## PAGE EXCERPT

A research team dedicated to making anaesthesia and surgery safer and more comfortable for babies and children has been awarded an inaugural Byron Kakulas Medal by WA’s Perron Institute.
The medal – honouring Perron Institute founding Director, the late distinguished neuropathologist Emeritus Professor Byron Kakulas AO – acknowledges people who have had a transformational impact on the health of Western Australians, whether through medical research, clinical practice, health policy, service delivery or community outreach.
Three members of the multi-disciplinary Perioperative Medicine Team – a high-achieving collaboration between The Kids Research Institute Australia, the Anaesthesia and Pain Medicine Department at Perth Children’s Hospital, and The University of Western Australia’s Laboratory for Drug Delivery – were awarded one of two inaugural medals at a special ceremony this week.
Perron Institute Patron, His Excellency The Honourable Chris Dawson AC, APM, Governor of Western Australia, and Mrs Valerie Kakulas, wife of the late Professor Kakulas, presented the medal to Professor Britta Regli-von Ungern-Sternberg, Associate Professor David Sommerfield and Professor Lee Yong Lim.
Professor Regli-von Ungern-Sternberg is head of the Perioperative Medicine Team at The Kids, Foundation Chair of Paediatric Anaesthesia at UWA, and a consultant anaesthetist at PCH. Dr Sommerfield is an anaesthetist and pain medicine specialist at PCH and a Clinical Associate Professor with the UWA Medical School, while Professor Lim is a Professor of Pharmaceutics at UWA.
The team has the most active patient-centred paediatric anaesthesia research program in Australia, responsible for innovations including the development of a chocolate-based delivery system to mask the bitter taste of some medications, to improve the experience of taking medicine by children before and after surgical procedures.

## EXERCISE SET
1. Answer from the Byron Kakulas Medal announcement:
(a) Who presented the medal to the three team members?
(b) What position does Professor Lee Yong Lim hold at UWA?
(c) What was the chocolate-based delivery system developed to do?
2. Extend the Byron Kakulas Medal announcement by a few sentences, starting after its final sentence and keeping its tone.
The entries are separate material, unconnected to the Byron Kakulas Medal announcement.

## DATA UNDER STUDY
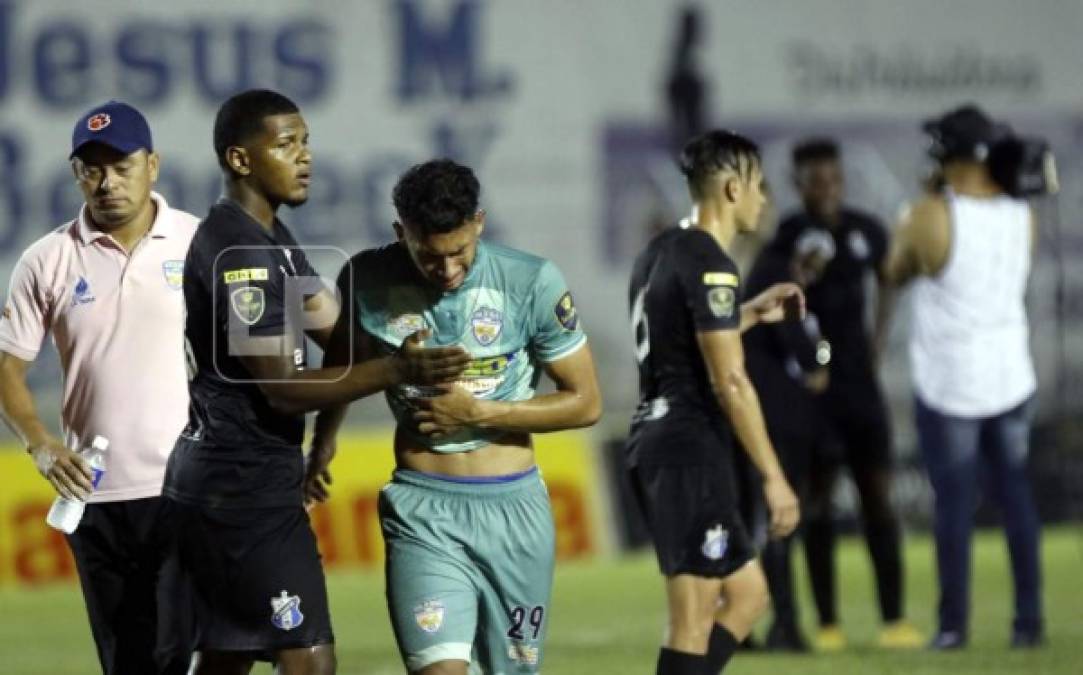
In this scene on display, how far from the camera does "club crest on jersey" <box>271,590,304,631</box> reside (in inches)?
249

...

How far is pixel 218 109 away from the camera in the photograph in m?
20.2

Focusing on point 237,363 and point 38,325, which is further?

---

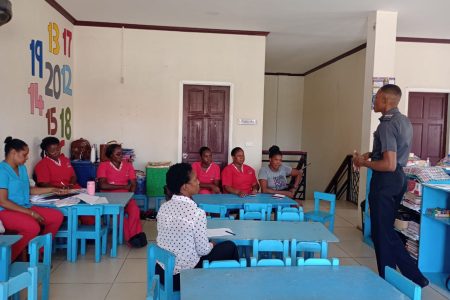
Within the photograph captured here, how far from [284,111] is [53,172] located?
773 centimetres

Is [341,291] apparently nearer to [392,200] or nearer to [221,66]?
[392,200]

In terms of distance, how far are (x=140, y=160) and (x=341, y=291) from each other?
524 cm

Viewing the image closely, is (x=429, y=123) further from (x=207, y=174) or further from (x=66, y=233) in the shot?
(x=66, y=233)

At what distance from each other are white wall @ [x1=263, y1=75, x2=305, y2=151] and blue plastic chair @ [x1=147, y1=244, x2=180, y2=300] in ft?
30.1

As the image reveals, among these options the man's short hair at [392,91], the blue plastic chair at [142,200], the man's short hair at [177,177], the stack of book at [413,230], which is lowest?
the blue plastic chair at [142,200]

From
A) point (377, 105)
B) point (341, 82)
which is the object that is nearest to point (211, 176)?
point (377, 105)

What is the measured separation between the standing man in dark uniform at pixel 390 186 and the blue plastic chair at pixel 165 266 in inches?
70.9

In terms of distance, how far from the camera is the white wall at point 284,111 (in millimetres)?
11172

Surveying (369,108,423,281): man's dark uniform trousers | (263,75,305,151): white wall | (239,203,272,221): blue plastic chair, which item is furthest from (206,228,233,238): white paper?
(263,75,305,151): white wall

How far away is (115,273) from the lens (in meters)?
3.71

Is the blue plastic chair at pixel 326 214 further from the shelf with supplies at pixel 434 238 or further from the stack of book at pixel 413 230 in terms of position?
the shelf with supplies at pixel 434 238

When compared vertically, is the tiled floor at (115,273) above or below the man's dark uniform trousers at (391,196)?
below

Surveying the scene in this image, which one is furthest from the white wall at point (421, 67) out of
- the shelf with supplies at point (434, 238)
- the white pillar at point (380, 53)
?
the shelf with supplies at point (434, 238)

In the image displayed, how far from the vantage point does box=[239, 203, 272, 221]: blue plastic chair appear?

## RESPONSES BY TASK
1.
(a) His Excellency The Honourable Chris Dawson AC, APM, Governor of Western Australia, and Mrs Valerie Kakulas
(b) Professor of Pharmaceutics
(c) To mask the bitter taste of some medications and improve the experience of taking medicine for children before and after surgical procedures

2.
In another project, undertaken in collaboration with paediatric centres around the world, the team has investigated the safest method for intubating infants and neonates during surgery.
Professor John Finlay-Jones, chair of the independent selection committee, said the inspiring team’s achievements had greatly impressed the adjudicators.
“It is committed to optimising and personalising clinical care, effective periprocedural anxiety management, developmentally appropriate communication and excellent pain management,” Professor Finlay-Jones said.
In transforming the research space, the team collaborates closely with consumers, surgeons, physicians, nurses, allied health professionals, engineers, scientists, statisticians and health economists across multiple medical and academic institutions.
The other inaugural Byron Kakulas Medal went to a renowned WA ophthalmologist who led the development of a game-changing intervention to treat the eye disease, glaucoma, which causes irreversible vision loss due to damage to the optic nerve.
Professor Dao-Yi Yu AM, from UWA’s Medical School, Centre for Ophthalmology and Visual Science and head of the Lions Eye Institute's Physiology and Pharmacology group, was recognised for the minimally invasive surgical system he developed with his team.